G.984, commonly known as GPON (gigabit-capable passive optical network), is a standard for passive optical networks (PON) published by the ITU-T. It is commonly used to implement the outermost link to the customer (last kilometre or last mile) of fibre-to-the-premises (FTTP) services.

GPON puts requirements on the optical medium and the hardware used to access it, and defines the manner in which ethernet frames are converted to an optical signal, as well as the parameters of that signal. The bandwidth of the single connection between the OLT (optical line termination) and the ONTs (optical network terminals) is 2.4Gbit/s down, 1.2Gbit/s up, or rarely symmetric 2.4Gbit/s, shared between up to 128 ONTs using a time-division multiple access (TDMA) protocol, which the standard defines. GPON specifies protocols for error correction (Reed–Solomon) and encryption (AES), and defines a protocol for line control (OMCI) which includes authentication (LOID, Serial number and/or Password).

[Image-text web data]
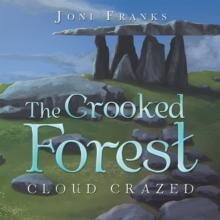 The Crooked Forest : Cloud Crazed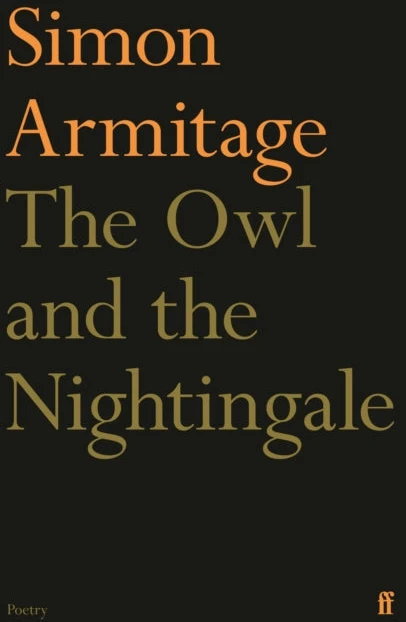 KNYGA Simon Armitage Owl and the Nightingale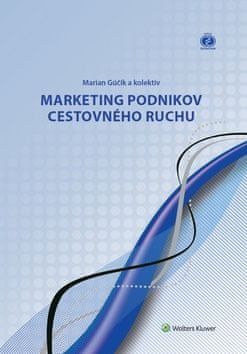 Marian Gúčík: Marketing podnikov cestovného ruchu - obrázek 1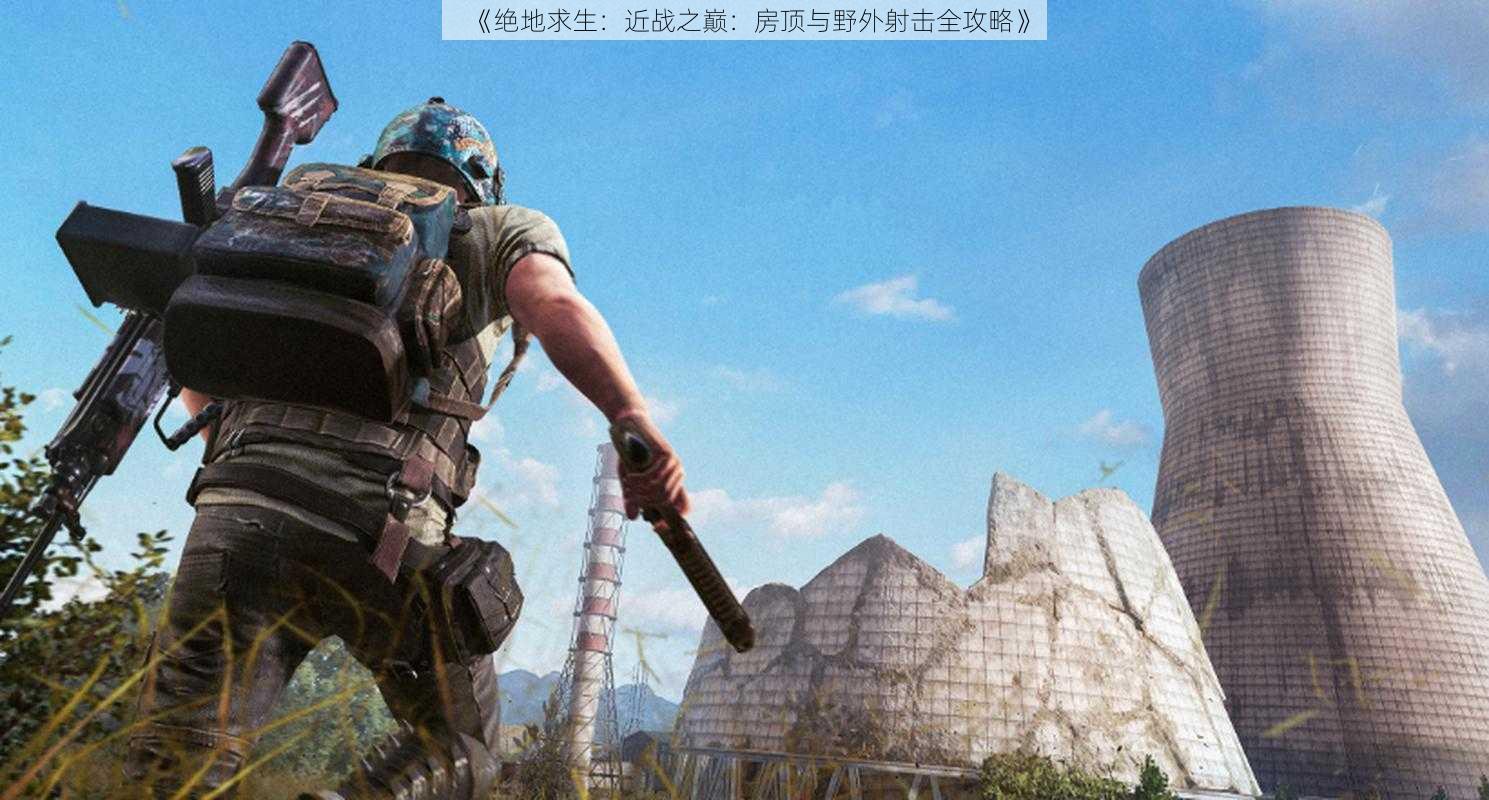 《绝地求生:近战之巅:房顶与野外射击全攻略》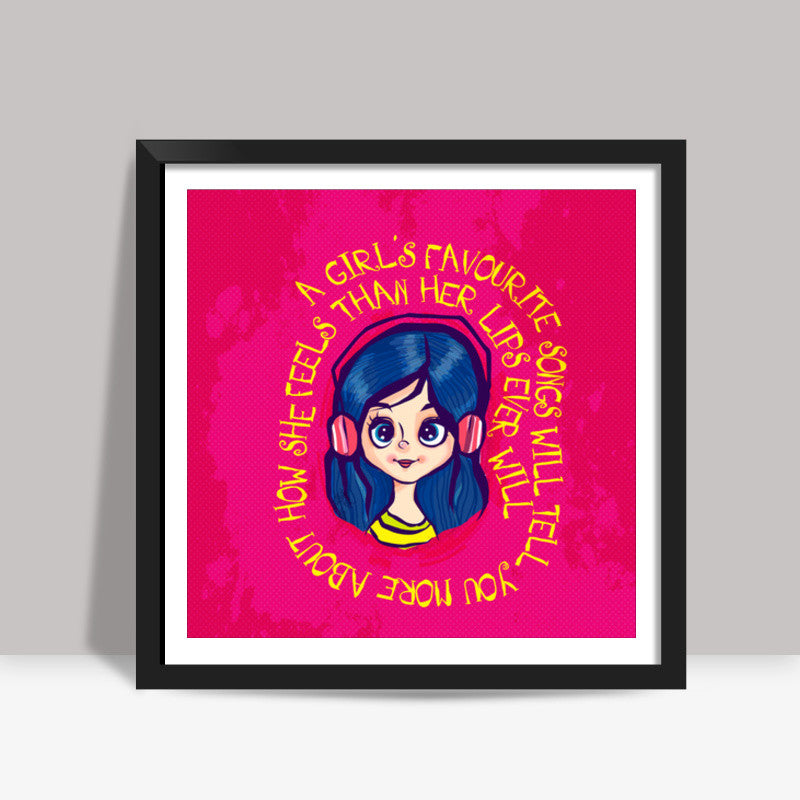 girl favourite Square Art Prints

* **Work task**
Reproduce the GPON passage starting with "G.984, commonly known" and going on through "fibre-to-the-premises (FTTP) services.", changing "outermost link" to "final link".

* **Written answer**
G.984, commonly known as GPON (gigabit-capable passive optical network), is a standard for passive optical networks (PON) published by the ITU-T. It is commonly used to implement the final link to the customer (last kilometre or last mile) of fibre-to-the-premises (FTTP) services.